Re: Parallel Query Stats

2024-02-25 Thread Tomas Vondra
Hi Benoit,

On 4/5/23 15:00, Benoit Lobréau wrote:
> Hi hackers,
> 
> Parallelism has been in core since 9.6, it's a great feature that got
> several
> upgrades since then. However, it lacks metrics to determine if and how
> parallelism is used and help tune parameters related to it.
> 

True.

> Currently, the only information available are pg_stat_activity.backend_type
> and pg_stat_activity.leader_pid. These could be sampled to get statistics
> about the number of queries that are using parallel workers and the
> number of
> workers spawned (globally or per statement), but this is not ideal because:
> 
> * the sampling period would require a high frequency to get stats
>   close enough from reality without missing lots of short duration
>   queries;
> * with sampling we cannot get an accurate count of parallel queries;
> * we don't know how many queries can't get the workers they asked for.
> 
> We thought about several places where we could add some user facing
> metrics, and would
> like some input about the design before working on a larger patch. The
> various chosen
> names are obviously not settled.
> 

I agree just sampling pg_stat_activity is insufficient to get a good
overview and decide whether an adjustment of the parallel workers (or
other GUCs) is needed.

> # Traces
> 
> We could add a GUC "log_parallel_draught": it would add a message in the
> logs when a
> query or utility asks for parallel workers but can't get all of them.
> 
> The message could look like this.

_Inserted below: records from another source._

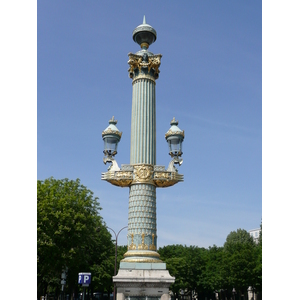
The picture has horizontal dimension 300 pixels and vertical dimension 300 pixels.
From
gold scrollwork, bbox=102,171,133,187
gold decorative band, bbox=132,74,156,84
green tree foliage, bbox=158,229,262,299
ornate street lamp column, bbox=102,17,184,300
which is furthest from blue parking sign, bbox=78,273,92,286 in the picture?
green tree foliage, bbox=158,229,262,299

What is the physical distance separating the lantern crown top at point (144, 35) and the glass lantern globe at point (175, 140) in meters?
7.36

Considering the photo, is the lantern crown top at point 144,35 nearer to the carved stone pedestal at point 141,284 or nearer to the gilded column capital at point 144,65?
the gilded column capital at point 144,65

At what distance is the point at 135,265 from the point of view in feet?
74.5

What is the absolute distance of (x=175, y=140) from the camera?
27.4 meters

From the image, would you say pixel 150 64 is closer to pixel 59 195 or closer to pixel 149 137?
pixel 149 137

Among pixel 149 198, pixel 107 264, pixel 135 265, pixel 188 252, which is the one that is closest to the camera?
pixel 135 265

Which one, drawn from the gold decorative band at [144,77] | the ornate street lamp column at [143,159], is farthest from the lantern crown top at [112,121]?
the gold decorative band at [144,77]

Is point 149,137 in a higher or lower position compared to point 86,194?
higher

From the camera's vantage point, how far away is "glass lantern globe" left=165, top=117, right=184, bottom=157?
88.5 feet

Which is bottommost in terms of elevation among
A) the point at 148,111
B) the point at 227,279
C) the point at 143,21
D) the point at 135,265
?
the point at 227,279

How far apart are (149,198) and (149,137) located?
446 centimetres

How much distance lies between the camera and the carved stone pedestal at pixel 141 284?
21969 mm

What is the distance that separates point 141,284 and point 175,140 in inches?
425

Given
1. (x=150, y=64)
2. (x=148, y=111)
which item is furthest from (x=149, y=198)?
(x=150, y=64)
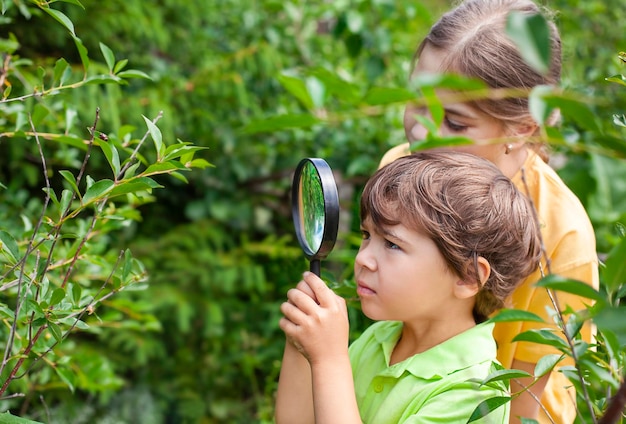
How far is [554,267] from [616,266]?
0.95 meters

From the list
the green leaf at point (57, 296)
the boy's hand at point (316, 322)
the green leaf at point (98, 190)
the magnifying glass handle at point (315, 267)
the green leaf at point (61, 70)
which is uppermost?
the green leaf at point (61, 70)

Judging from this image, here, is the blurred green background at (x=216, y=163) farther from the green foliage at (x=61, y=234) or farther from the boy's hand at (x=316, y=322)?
the boy's hand at (x=316, y=322)

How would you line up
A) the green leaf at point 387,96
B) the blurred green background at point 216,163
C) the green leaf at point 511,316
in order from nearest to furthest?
1. the green leaf at point 387,96
2. the green leaf at point 511,316
3. the blurred green background at point 216,163

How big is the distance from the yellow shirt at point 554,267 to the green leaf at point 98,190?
89cm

It could be issued several times per
> query
> since workers can be requested for different parts of the plan.
> 
>   LOG:  Parallel worker draught detected: worker launched: 0, requested: 2
>   STATEMENT:  explain analyze select * from pq_foo inner join pq_bar
> using(id);
> 
>   LOG:  Parallel worker draught detected: worker launched: 0, requested: 1
>   CONTEXT:  while scanning relation "public.pv_tbl"
>   STATEMENT:  VACUUM (PARALLEL 2, VERBOSE) pv_tbl;
> 
>   LOG:  Parallel worker draught detected: worker launched: 0, requested: 1
>   STATEMENT:  CREATE INDEX ON pi_tbl(i);
> 
> This could be used in tools like pgBadger to aggregate stats
> on statements that didn't get their workers, but we might need additionnal
> information to know why we are lacking workers.
> 
> We have a working PoC patch for this since it seems the most
> straightforward to implement and use.
> 

I commented on this in the separate thread nearby.

> # pg_stat_bgworker view
> 
> I was initially thinking about metrics like:
> * number of parallel queries
> * number of parallel queries that didn't get their workers
> But without a number of eligible queries, it's not very useful.
> 
> Instead, some metrics could be useful:
> * how many workers were requested
> * how many workers were obtained.
> The data would be updated as the workers are spawned
> (or aren't). It would be interesting to have this information per
> background worker type in order to identify which pool is the source of a
> parallel worker draught.
> 
> The view could look like this:
> 
> * bgworker_type: possible values would be: logical replication worker /
> parallel
> worker / parallel maintenance worker / a name given by an extension;
> * datname: the database where the workers were connected if applicable,
> or null
>   otherwise;
> * active: number of currently running workers;
> * requested: number of requested workers ;
> * obtained: number of obtained workers ;
> * duration: the aggregation of all durations; we could update this field
> when a
>   background worker finishes and add the duration from the one still
> running to
>   produce an more accurate number;
> * stats_reset: the reset would be handled the same way other pg_stat* views
>   handle it.
> 
> The parallel maintenance worker type doesn't exist in pg_stat_activity.
> I think
> it would be worthwhile to add it since this kind of parallel worker has
> it's
> own pool.
> 
> This view could be used by monitoring or metrology tools to raise alerts or
> trace graphs of the background worker usage, and determine if, when and
> where
> there is a shortage of workers.
> 
> Tools like pg_activity, check_postgres/check_pgactivity or prometheus
> exporters could use these stats.
> 

I'm not against adding a new statistics view like the one you describe,
but maybe it'd be better to start with just adding something basic to
pg_stat_database?

I think a minimum improvement would be to extend pg_stat_database with
the number of requested and started parallel workers, and perhaps also
the number of running parallel workers (similar to numbackends).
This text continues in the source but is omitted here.